Re: Java vs C++ speed (IO & Revisted Again)
Razii wrote:
On Sat, 22 Mar 2008 23:40:56 +0100, "Bo Persson" <bop@gmb.dk> wrote:
Yes, obviously the default file buffering is not optimal. Let us
"fix" that:
char Cache[150000000];
int main()
{
std::ifstream src("bible.txt");
std::ofstream dst("output.txt");
dst.rdbuf()->pubsetbuf(Cache, sizeof Cache);
clock_t start=clock();
//etc.
For 119 meg file, I got times like
C:\>CopyFile
Time for reading and writing file: 3750 ms
C:\>CopyFile
Time for reading and writing file: 3718 ms
C:\>CopyFile
Time for reading and writing file: 3703 ms
C:\>CopyFile
Time for reading and writing file: 3703 ms
C:\>CopyFile
Time for reading and writing file: 3766 ms
for Java it was
Time for reading and writing files: 2219 ms (java)
Time for reading and writing files: 2156 ms (java)
Time for reading and writing files: 2250 ms (java)
Time for reading and writing files: 2453 ms (java)
The compiler options were C:\>cl /O2 CopyFile.cpp
Why the difference?
I used this
#include <ctime>
#include <fstream>
#include <iostream>
char Cache[150000000];
int main(int argc,char *argv[])
{
std::ifstream src("bible3.txt");
std::ofstream dst("output.txt");
clock_t start=clock();
dst.rdbuf()->pubsetbuf(Cache, sizeof Cache);
dst << src.rdbuf();
clock_t endt=clock();
std::cout <<"Time for reading and writing file: " <<
double(endt-start)/CLOCKS_PER_SEC * 1000 << " ms\n";
return 0;
}
Is that what you meant?
No, now you removed the read buffer. :-)
#include <ctime>
#include <fstream>
#include <iostream>
char Cache[150000000];
int main()
{
std::ifstream src("bible.txt");
std::ofstream dst("output.txt");
dst.rdbuf()->pubsetbuf(Cache, sizeof Cache);
clock_t start=clock();
// dst << src.rdbuf();
while(src.good())
{
char Buffer[1000];
src.read(Buffer, sizeof Buffer);
dst.write(Buffer, src.gcount());
}
clock_t endt=clock();
std::cout <<"Time for reading and writing file: " <<
double(endt-start)/CLOCKS_PER_SEC * 1000 << " ms\n";
return 0;
}
That gets me about 800 ms on my machine. It turns to 5800 ms if I add
a dst.close() before the final clock() call. Totally I/O-bound - has
nothing to do with the languages involved. If you have a faster hard
disk, I bet you will get 700 instead of 800 ms.
The problem with
// dst << src.rdbuf();
is that it reads the file character for character, looking for an EOF.

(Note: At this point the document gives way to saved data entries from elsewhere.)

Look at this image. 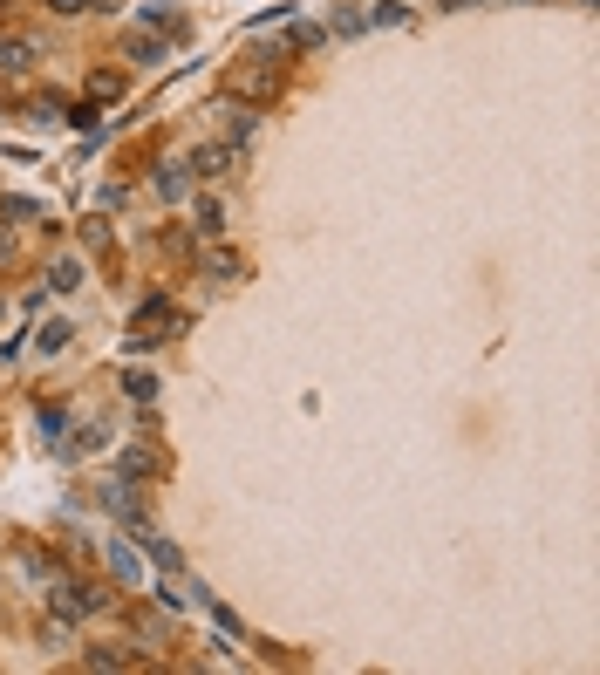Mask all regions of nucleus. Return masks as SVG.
<instances>
[{
  "label": "nucleus",
  "instance_id": "obj_5",
  "mask_svg": "<svg viewBox=\"0 0 600 675\" xmlns=\"http://www.w3.org/2000/svg\"><path fill=\"white\" fill-rule=\"evenodd\" d=\"M35 62V41H0V69H28Z\"/></svg>",
  "mask_w": 600,
  "mask_h": 675
},
{
  "label": "nucleus",
  "instance_id": "obj_4",
  "mask_svg": "<svg viewBox=\"0 0 600 675\" xmlns=\"http://www.w3.org/2000/svg\"><path fill=\"white\" fill-rule=\"evenodd\" d=\"M164 328H178V307L150 300V307H144V335H164Z\"/></svg>",
  "mask_w": 600,
  "mask_h": 675
},
{
  "label": "nucleus",
  "instance_id": "obj_3",
  "mask_svg": "<svg viewBox=\"0 0 600 675\" xmlns=\"http://www.w3.org/2000/svg\"><path fill=\"white\" fill-rule=\"evenodd\" d=\"M89 96H96V103H116V96H123V69H96L89 75Z\"/></svg>",
  "mask_w": 600,
  "mask_h": 675
},
{
  "label": "nucleus",
  "instance_id": "obj_7",
  "mask_svg": "<svg viewBox=\"0 0 600 675\" xmlns=\"http://www.w3.org/2000/svg\"><path fill=\"white\" fill-rule=\"evenodd\" d=\"M225 164H232V150H219V144L198 150V171H205V178H212V171H225Z\"/></svg>",
  "mask_w": 600,
  "mask_h": 675
},
{
  "label": "nucleus",
  "instance_id": "obj_2",
  "mask_svg": "<svg viewBox=\"0 0 600 675\" xmlns=\"http://www.w3.org/2000/svg\"><path fill=\"white\" fill-rule=\"evenodd\" d=\"M55 607H62V614H89V607H103V594L82 587V580H62V587H55Z\"/></svg>",
  "mask_w": 600,
  "mask_h": 675
},
{
  "label": "nucleus",
  "instance_id": "obj_9",
  "mask_svg": "<svg viewBox=\"0 0 600 675\" xmlns=\"http://www.w3.org/2000/svg\"><path fill=\"white\" fill-rule=\"evenodd\" d=\"M48 7H55V14H82L89 0H48Z\"/></svg>",
  "mask_w": 600,
  "mask_h": 675
},
{
  "label": "nucleus",
  "instance_id": "obj_6",
  "mask_svg": "<svg viewBox=\"0 0 600 675\" xmlns=\"http://www.w3.org/2000/svg\"><path fill=\"white\" fill-rule=\"evenodd\" d=\"M225 225V205L219 198H198V232H219Z\"/></svg>",
  "mask_w": 600,
  "mask_h": 675
},
{
  "label": "nucleus",
  "instance_id": "obj_8",
  "mask_svg": "<svg viewBox=\"0 0 600 675\" xmlns=\"http://www.w3.org/2000/svg\"><path fill=\"white\" fill-rule=\"evenodd\" d=\"M89 662H96V669H130V655H123V648H96Z\"/></svg>",
  "mask_w": 600,
  "mask_h": 675
},
{
  "label": "nucleus",
  "instance_id": "obj_1",
  "mask_svg": "<svg viewBox=\"0 0 600 675\" xmlns=\"http://www.w3.org/2000/svg\"><path fill=\"white\" fill-rule=\"evenodd\" d=\"M225 89H232L239 103H273V96H280V75L273 69H232L225 75Z\"/></svg>",
  "mask_w": 600,
  "mask_h": 675
}]
</instances>
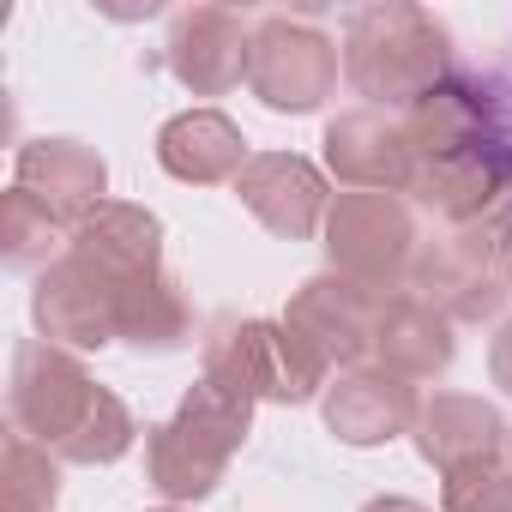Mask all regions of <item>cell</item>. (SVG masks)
Listing matches in <instances>:
<instances>
[{"label": "cell", "mask_w": 512, "mask_h": 512, "mask_svg": "<svg viewBox=\"0 0 512 512\" xmlns=\"http://www.w3.org/2000/svg\"><path fill=\"white\" fill-rule=\"evenodd\" d=\"M344 79L374 109H416L452 79V37L422 7H362L344 19Z\"/></svg>", "instance_id": "7a4b0ae2"}, {"label": "cell", "mask_w": 512, "mask_h": 512, "mask_svg": "<svg viewBox=\"0 0 512 512\" xmlns=\"http://www.w3.org/2000/svg\"><path fill=\"white\" fill-rule=\"evenodd\" d=\"M506 440H512V428L500 422V410L482 398H464V392H434L416 416V452L440 470L470 464V458H500Z\"/></svg>", "instance_id": "2e32d148"}, {"label": "cell", "mask_w": 512, "mask_h": 512, "mask_svg": "<svg viewBox=\"0 0 512 512\" xmlns=\"http://www.w3.org/2000/svg\"><path fill=\"white\" fill-rule=\"evenodd\" d=\"M157 163L175 175V181H235L247 169V145H241V127L217 109H187L175 121H163L157 133Z\"/></svg>", "instance_id": "e0dca14e"}, {"label": "cell", "mask_w": 512, "mask_h": 512, "mask_svg": "<svg viewBox=\"0 0 512 512\" xmlns=\"http://www.w3.org/2000/svg\"><path fill=\"white\" fill-rule=\"evenodd\" d=\"M380 308H386V290H368L344 272H326V278H308L296 290L284 326H296L326 356V368H356L362 356H374Z\"/></svg>", "instance_id": "9c48e42d"}, {"label": "cell", "mask_w": 512, "mask_h": 512, "mask_svg": "<svg viewBox=\"0 0 512 512\" xmlns=\"http://www.w3.org/2000/svg\"><path fill=\"white\" fill-rule=\"evenodd\" d=\"M79 260H91L97 272H109L115 284H139L151 272H163V223L145 205H115L103 199L67 241Z\"/></svg>", "instance_id": "9a60e30c"}, {"label": "cell", "mask_w": 512, "mask_h": 512, "mask_svg": "<svg viewBox=\"0 0 512 512\" xmlns=\"http://www.w3.org/2000/svg\"><path fill=\"white\" fill-rule=\"evenodd\" d=\"M422 404H416V386L392 368H350L332 392H326V428L344 440V446H380V440H398L404 428H416Z\"/></svg>", "instance_id": "5bb4252c"}, {"label": "cell", "mask_w": 512, "mask_h": 512, "mask_svg": "<svg viewBox=\"0 0 512 512\" xmlns=\"http://www.w3.org/2000/svg\"><path fill=\"white\" fill-rule=\"evenodd\" d=\"M326 163L350 193H410L416 175L404 121H386L380 109H350L326 121Z\"/></svg>", "instance_id": "30bf717a"}, {"label": "cell", "mask_w": 512, "mask_h": 512, "mask_svg": "<svg viewBox=\"0 0 512 512\" xmlns=\"http://www.w3.org/2000/svg\"><path fill=\"white\" fill-rule=\"evenodd\" d=\"M362 512H428V506H416V500H404V494H386V500H368Z\"/></svg>", "instance_id": "484cf974"}, {"label": "cell", "mask_w": 512, "mask_h": 512, "mask_svg": "<svg viewBox=\"0 0 512 512\" xmlns=\"http://www.w3.org/2000/svg\"><path fill=\"white\" fill-rule=\"evenodd\" d=\"M0 512H55V494H61V482H55V458L37 446V440H25V434H7V464H0Z\"/></svg>", "instance_id": "7402d4cb"}, {"label": "cell", "mask_w": 512, "mask_h": 512, "mask_svg": "<svg viewBox=\"0 0 512 512\" xmlns=\"http://www.w3.org/2000/svg\"><path fill=\"white\" fill-rule=\"evenodd\" d=\"M103 187H109V169L79 139H37L19 151V193H31L61 229H79L103 205Z\"/></svg>", "instance_id": "4fadbf2b"}, {"label": "cell", "mask_w": 512, "mask_h": 512, "mask_svg": "<svg viewBox=\"0 0 512 512\" xmlns=\"http://www.w3.org/2000/svg\"><path fill=\"white\" fill-rule=\"evenodd\" d=\"M494 181H500V157L482 145V151H464V157H428V163H416L410 199L428 205L434 217L470 229V223H482V211L494 199Z\"/></svg>", "instance_id": "d6986e66"}, {"label": "cell", "mask_w": 512, "mask_h": 512, "mask_svg": "<svg viewBox=\"0 0 512 512\" xmlns=\"http://www.w3.org/2000/svg\"><path fill=\"white\" fill-rule=\"evenodd\" d=\"M488 368H494V386L512 392V320L500 326V338H494V350H488Z\"/></svg>", "instance_id": "d4e9b609"}, {"label": "cell", "mask_w": 512, "mask_h": 512, "mask_svg": "<svg viewBox=\"0 0 512 512\" xmlns=\"http://www.w3.org/2000/svg\"><path fill=\"white\" fill-rule=\"evenodd\" d=\"M247 422H253V398H247L241 386L205 374L169 422L145 428L151 488H157L163 500H205V494L223 482L235 446L247 440Z\"/></svg>", "instance_id": "3957f363"}, {"label": "cell", "mask_w": 512, "mask_h": 512, "mask_svg": "<svg viewBox=\"0 0 512 512\" xmlns=\"http://www.w3.org/2000/svg\"><path fill=\"white\" fill-rule=\"evenodd\" d=\"M247 49H253V37L241 31V13H229V7H187L169 25V73L199 97L241 85Z\"/></svg>", "instance_id": "7c38bea8"}, {"label": "cell", "mask_w": 512, "mask_h": 512, "mask_svg": "<svg viewBox=\"0 0 512 512\" xmlns=\"http://www.w3.org/2000/svg\"><path fill=\"white\" fill-rule=\"evenodd\" d=\"M13 434L37 440L67 464H115L139 428L127 404L91 386V374L67 350H55L49 338H31L13 356Z\"/></svg>", "instance_id": "6da1fadb"}, {"label": "cell", "mask_w": 512, "mask_h": 512, "mask_svg": "<svg viewBox=\"0 0 512 512\" xmlns=\"http://www.w3.org/2000/svg\"><path fill=\"white\" fill-rule=\"evenodd\" d=\"M163 512H175V506H163Z\"/></svg>", "instance_id": "4316f807"}, {"label": "cell", "mask_w": 512, "mask_h": 512, "mask_svg": "<svg viewBox=\"0 0 512 512\" xmlns=\"http://www.w3.org/2000/svg\"><path fill=\"white\" fill-rule=\"evenodd\" d=\"M374 356H380V368H392L404 380H428L452 362V320L440 308H428L422 296H386L380 326H374Z\"/></svg>", "instance_id": "ac0fdd59"}, {"label": "cell", "mask_w": 512, "mask_h": 512, "mask_svg": "<svg viewBox=\"0 0 512 512\" xmlns=\"http://www.w3.org/2000/svg\"><path fill=\"white\" fill-rule=\"evenodd\" d=\"M235 199L284 241H308L326 217V181L296 151H260L235 175Z\"/></svg>", "instance_id": "8fae6325"}, {"label": "cell", "mask_w": 512, "mask_h": 512, "mask_svg": "<svg viewBox=\"0 0 512 512\" xmlns=\"http://www.w3.org/2000/svg\"><path fill=\"white\" fill-rule=\"evenodd\" d=\"M55 217L31 199V193H7V205H0V241H7V260L13 266H37V260H49V247H55Z\"/></svg>", "instance_id": "cb8c5ba5"}, {"label": "cell", "mask_w": 512, "mask_h": 512, "mask_svg": "<svg viewBox=\"0 0 512 512\" xmlns=\"http://www.w3.org/2000/svg\"><path fill=\"white\" fill-rule=\"evenodd\" d=\"M440 506L446 512H512V470L500 458L452 464L446 488H440Z\"/></svg>", "instance_id": "603a6c76"}, {"label": "cell", "mask_w": 512, "mask_h": 512, "mask_svg": "<svg viewBox=\"0 0 512 512\" xmlns=\"http://www.w3.org/2000/svg\"><path fill=\"white\" fill-rule=\"evenodd\" d=\"M121 338L139 350H181L187 344V302L175 290V278L151 272L139 284H127L121 296Z\"/></svg>", "instance_id": "44dd1931"}, {"label": "cell", "mask_w": 512, "mask_h": 512, "mask_svg": "<svg viewBox=\"0 0 512 512\" xmlns=\"http://www.w3.org/2000/svg\"><path fill=\"white\" fill-rule=\"evenodd\" d=\"M121 296H127V284H115L109 272H97L91 260H79L67 247L55 266H43L31 314L55 350L61 344L67 350H103L109 338H121Z\"/></svg>", "instance_id": "ba28073f"}, {"label": "cell", "mask_w": 512, "mask_h": 512, "mask_svg": "<svg viewBox=\"0 0 512 512\" xmlns=\"http://www.w3.org/2000/svg\"><path fill=\"white\" fill-rule=\"evenodd\" d=\"M482 127H488V109H482V97H476L470 85H458V79H446L440 91H428V97L404 115V133H410L416 163L482 151Z\"/></svg>", "instance_id": "ffe728a7"}, {"label": "cell", "mask_w": 512, "mask_h": 512, "mask_svg": "<svg viewBox=\"0 0 512 512\" xmlns=\"http://www.w3.org/2000/svg\"><path fill=\"white\" fill-rule=\"evenodd\" d=\"M247 85H253V97H260L266 109H278V115H308L338 85V43L314 19L272 13V19H260V31H253Z\"/></svg>", "instance_id": "5b68a950"}, {"label": "cell", "mask_w": 512, "mask_h": 512, "mask_svg": "<svg viewBox=\"0 0 512 512\" xmlns=\"http://www.w3.org/2000/svg\"><path fill=\"white\" fill-rule=\"evenodd\" d=\"M205 374L241 386L247 398H272V404H308L326 386V356L284 320H247L229 326L205 350Z\"/></svg>", "instance_id": "277c9868"}, {"label": "cell", "mask_w": 512, "mask_h": 512, "mask_svg": "<svg viewBox=\"0 0 512 512\" xmlns=\"http://www.w3.org/2000/svg\"><path fill=\"white\" fill-rule=\"evenodd\" d=\"M416 290L446 320H488L512 296V253L488 229H458L416 260Z\"/></svg>", "instance_id": "52a82bcc"}, {"label": "cell", "mask_w": 512, "mask_h": 512, "mask_svg": "<svg viewBox=\"0 0 512 512\" xmlns=\"http://www.w3.org/2000/svg\"><path fill=\"white\" fill-rule=\"evenodd\" d=\"M326 247L344 278L392 296V284L416 260V223L398 193H338V205L326 211Z\"/></svg>", "instance_id": "8992f818"}, {"label": "cell", "mask_w": 512, "mask_h": 512, "mask_svg": "<svg viewBox=\"0 0 512 512\" xmlns=\"http://www.w3.org/2000/svg\"><path fill=\"white\" fill-rule=\"evenodd\" d=\"M506 446H512V440H506Z\"/></svg>", "instance_id": "83f0119b"}]
</instances>
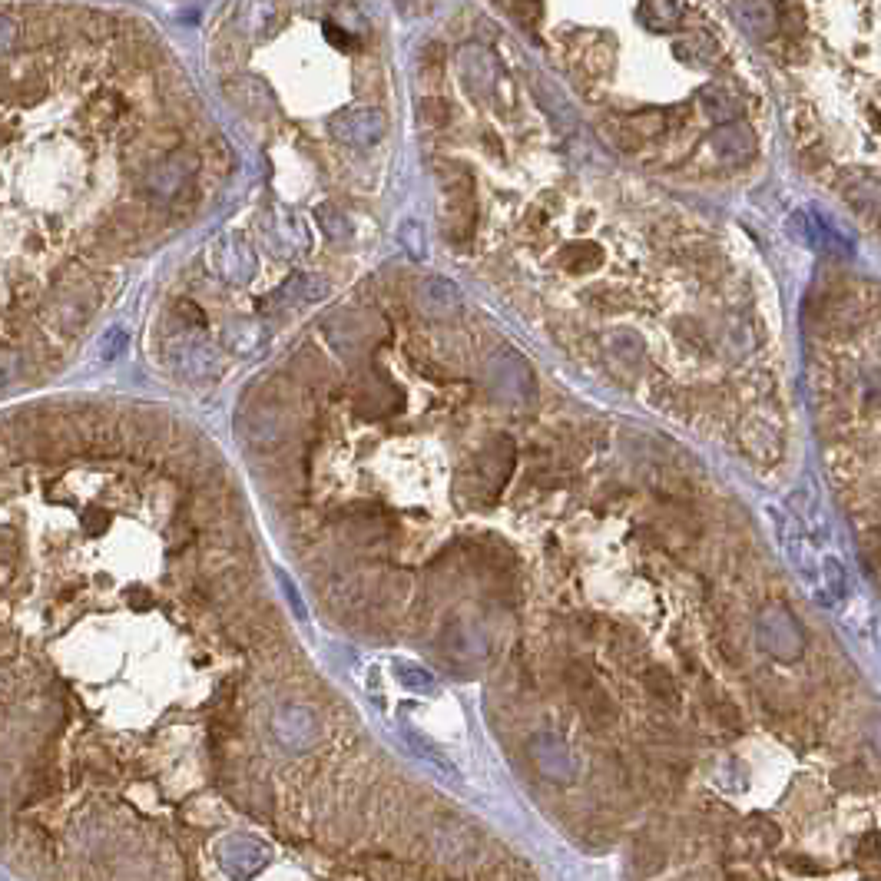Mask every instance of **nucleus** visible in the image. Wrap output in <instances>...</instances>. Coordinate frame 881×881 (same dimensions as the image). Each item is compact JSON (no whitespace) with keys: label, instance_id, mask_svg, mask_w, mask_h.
<instances>
[{"label":"nucleus","instance_id":"nucleus-9","mask_svg":"<svg viewBox=\"0 0 881 881\" xmlns=\"http://www.w3.org/2000/svg\"><path fill=\"white\" fill-rule=\"evenodd\" d=\"M822 573H825V583H829L832 590V603L845 593V573H842V564H838L835 557H825L822 560Z\"/></svg>","mask_w":881,"mask_h":881},{"label":"nucleus","instance_id":"nucleus-5","mask_svg":"<svg viewBox=\"0 0 881 881\" xmlns=\"http://www.w3.org/2000/svg\"><path fill=\"white\" fill-rule=\"evenodd\" d=\"M272 736H275V742H279L282 749H289V752L309 749L312 742L318 739L315 713H312L309 706H302V703H282V706H275V713H272Z\"/></svg>","mask_w":881,"mask_h":881},{"label":"nucleus","instance_id":"nucleus-2","mask_svg":"<svg viewBox=\"0 0 881 881\" xmlns=\"http://www.w3.org/2000/svg\"><path fill=\"white\" fill-rule=\"evenodd\" d=\"M517 461V444L511 434L497 431L484 441V448L474 454L464 467V501L471 504H491L497 494L504 491L507 477L514 471Z\"/></svg>","mask_w":881,"mask_h":881},{"label":"nucleus","instance_id":"nucleus-10","mask_svg":"<svg viewBox=\"0 0 881 881\" xmlns=\"http://www.w3.org/2000/svg\"><path fill=\"white\" fill-rule=\"evenodd\" d=\"M706 709H709V716H713V723H723V726H732L739 719V713H736V706L729 703V699H719V696H713V699H706Z\"/></svg>","mask_w":881,"mask_h":881},{"label":"nucleus","instance_id":"nucleus-1","mask_svg":"<svg viewBox=\"0 0 881 881\" xmlns=\"http://www.w3.org/2000/svg\"><path fill=\"white\" fill-rule=\"evenodd\" d=\"M199 153L186 103L126 27L80 10H0V332L70 345L100 305L80 262H113L179 209Z\"/></svg>","mask_w":881,"mask_h":881},{"label":"nucleus","instance_id":"nucleus-6","mask_svg":"<svg viewBox=\"0 0 881 881\" xmlns=\"http://www.w3.org/2000/svg\"><path fill=\"white\" fill-rule=\"evenodd\" d=\"M527 752H530V759H534V766L540 769V776H547L554 782H567L577 776V759H573L567 739L560 736L557 729L537 732V736L530 739Z\"/></svg>","mask_w":881,"mask_h":881},{"label":"nucleus","instance_id":"nucleus-4","mask_svg":"<svg viewBox=\"0 0 881 881\" xmlns=\"http://www.w3.org/2000/svg\"><path fill=\"white\" fill-rule=\"evenodd\" d=\"M756 626H759L762 646H766L772 656H779V660H799V656H802L805 633H802L799 620H795L789 610H782V607L762 610V617H759Z\"/></svg>","mask_w":881,"mask_h":881},{"label":"nucleus","instance_id":"nucleus-7","mask_svg":"<svg viewBox=\"0 0 881 881\" xmlns=\"http://www.w3.org/2000/svg\"><path fill=\"white\" fill-rule=\"evenodd\" d=\"M643 686H646V693H650L653 699H660V703H666V706H676L679 689H676L673 676L666 670H646L643 673Z\"/></svg>","mask_w":881,"mask_h":881},{"label":"nucleus","instance_id":"nucleus-8","mask_svg":"<svg viewBox=\"0 0 881 881\" xmlns=\"http://www.w3.org/2000/svg\"><path fill=\"white\" fill-rule=\"evenodd\" d=\"M395 673H398V679H401V686H408L411 693H424V696H434V693H438V683H434V676H428L424 670H418V666H405V663H401Z\"/></svg>","mask_w":881,"mask_h":881},{"label":"nucleus","instance_id":"nucleus-3","mask_svg":"<svg viewBox=\"0 0 881 881\" xmlns=\"http://www.w3.org/2000/svg\"><path fill=\"white\" fill-rule=\"evenodd\" d=\"M269 845L259 842L256 835L249 832H229L216 842V862L222 868V875L236 878V881H249L256 878L265 865H269Z\"/></svg>","mask_w":881,"mask_h":881}]
</instances>
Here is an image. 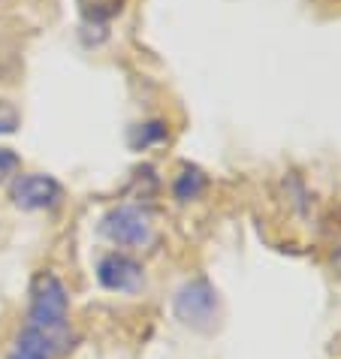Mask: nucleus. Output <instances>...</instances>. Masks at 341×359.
<instances>
[{
	"mask_svg": "<svg viewBox=\"0 0 341 359\" xmlns=\"http://www.w3.org/2000/svg\"><path fill=\"white\" fill-rule=\"evenodd\" d=\"M166 124L163 121H145V124H136L133 130H130V148L133 151H142L148 145H157V142H166Z\"/></svg>",
	"mask_w": 341,
	"mask_h": 359,
	"instance_id": "8",
	"label": "nucleus"
},
{
	"mask_svg": "<svg viewBox=\"0 0 341 359\" xmlns=\"http://www.w3.org/2000/svg\"><path fill=\"white\" fill-rule=\"evenodd\" d=\"M100 233L118 248H145L154 238L152 215L139 205H115L100 221Z\"/></svg>",
	"mask_w": 341,
	"mask_h": 359,
	"instance_id": "3",
	"label": "nucleus"
},
{
	"mask_svg": "<svg viewBox=\"0 0 341 359\" xmlns=\"http://www.w3.org/2000/svg\"><path fill=\"white\" fill-rule=\"evenodd\" d=\"M97 281L100 287L112 293H136L145 284V272L133 257L124 251H112L106 257H100L97 263Z\"/></svg>",
	"mask_w": 341,
	"mask_h": 359,
	"instance_id": "5",
	"label": "nucleus"
},
{
	"mask_svg": "<svg viewBox=\"0 0 341 359\" xmlns=\"http://www.w3.org/2000/svg\"><path fill=\"white\" fill-rule=\"evenodd\" d=\"M18 124H22V115H18V109L9 106L6 100H0V136L15 133Z\"/></svg>",
	"mask_w": 341,
	"mask_h": 359,
	"instance_id": "10",
	"label": "nucleus"
},
{
	"mask_svg": "<svg viewBox=\"0 0 341 359\" xmlns=\"http://www.w3.org/2000/svg\"><path fill=\"white\" fill-rule=\"evenodd\" d=\"M333 266L338 269V275H341V248H338V251L333 254Z\"/></svg>",
	"mask_w": 341,
	"mask_h": 359,
	"instance_id": "11",
	"label": "nucleus"
},
{
	"mask_svg": "<svg viewBox=\"0 0 341 359\" xmlns=\"http://www.w3.org/2000/svg\"><path fill=\"white\" fill-rule=\"evenodd\" d=\"M175 317L194 332H212L220 323V296L215 290V284L208 278H190L187 284H182V290L175 293L173 302Z\"/></svg>",
	"mask_w": 341,
	"mask_h": 359,
	"instance_id": "2",
	"label": "nucleus"
},
{
	"mask_svg": "<svg viewBox=\"0 0 341 359\" xmlns=\"http://www.w3.org/2000/svg\"><path fill=\"white\" fill-rule=\"evenodd\" d=\"M9 199L25 212H46V208H55L64 199V187L58 178L43 172L15 175L13 184H9Z\"/></svg>",
	"mask_w": 341,
	"mask_h": 359,
	"instance_id": "4",
	"label": "nucleus"
},
{
	"mask_svg": "<svg viewBox=\"0 0 341 359\" xmlns=\"http://www.w3.org/2000/svg\"><path fill=\"white\" fill-rule=\"evenodd\" d=\"M18 169H22V157H18L13 148H0V184L15 178Z\"/></svg>",
	"mask_w": 341,
	"mask_h": 359,
	"instance_id": "9",
	"label": "nucleus"
},
{
	"mask_svg": "<svg viewBox=\"0 0 341 359\" xmlns=\"http://www.w3.org/2000/svg\"><path fill=\"white\" fill-rule=\"evenodd\" d=\"M67 317H69V296L64 281L55 272H39L31 284V302H27V323L39 332L58 338L67 344Z\"/></svg>",
	"mask_w": 341,
	"mask_h": 359,
	"instance_id": "1",
	"label": "nucleus"
},
{
	"mask_svg": "<svg viewBox=\"0 0 341 359\" xmlns=\"http://www.w3.org/2000/svg\"><path fill=\"white\" fill-rule=\"evenodd\" d=\"M67 351L64 341H58V338L39 332L34 326H25L22 332H18L13 351H9L6 359H55Z\"/></svg>",
	"mask_w": 341,
	"mask_h": 359,
	"instance_id": "6",
	"label": "nucleus"
},
{
	"mask_svg": "<svg viewBox=\"0 0 341 359\" xmlns=\"http://www.w3.org/2000/svg\"><path fill=\"white\" fill-rule=\"evenodd\" d=\"M208 187V178L199 166H190L185 163L182 169H178V175L173 178V194L178 203H194V199L203 196V191Z\"/></svg>",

The read() and write() functions do not.
So, I shaved 50% off the execution time by using the Buffer and a more
efficient read(). Then got another 80% reduction by cheating in the
benchmark (moving the bulk of the work to the destructor). Note that I
wrote "fix" in the previous message.
Benchmarks are hard.
Bo Persson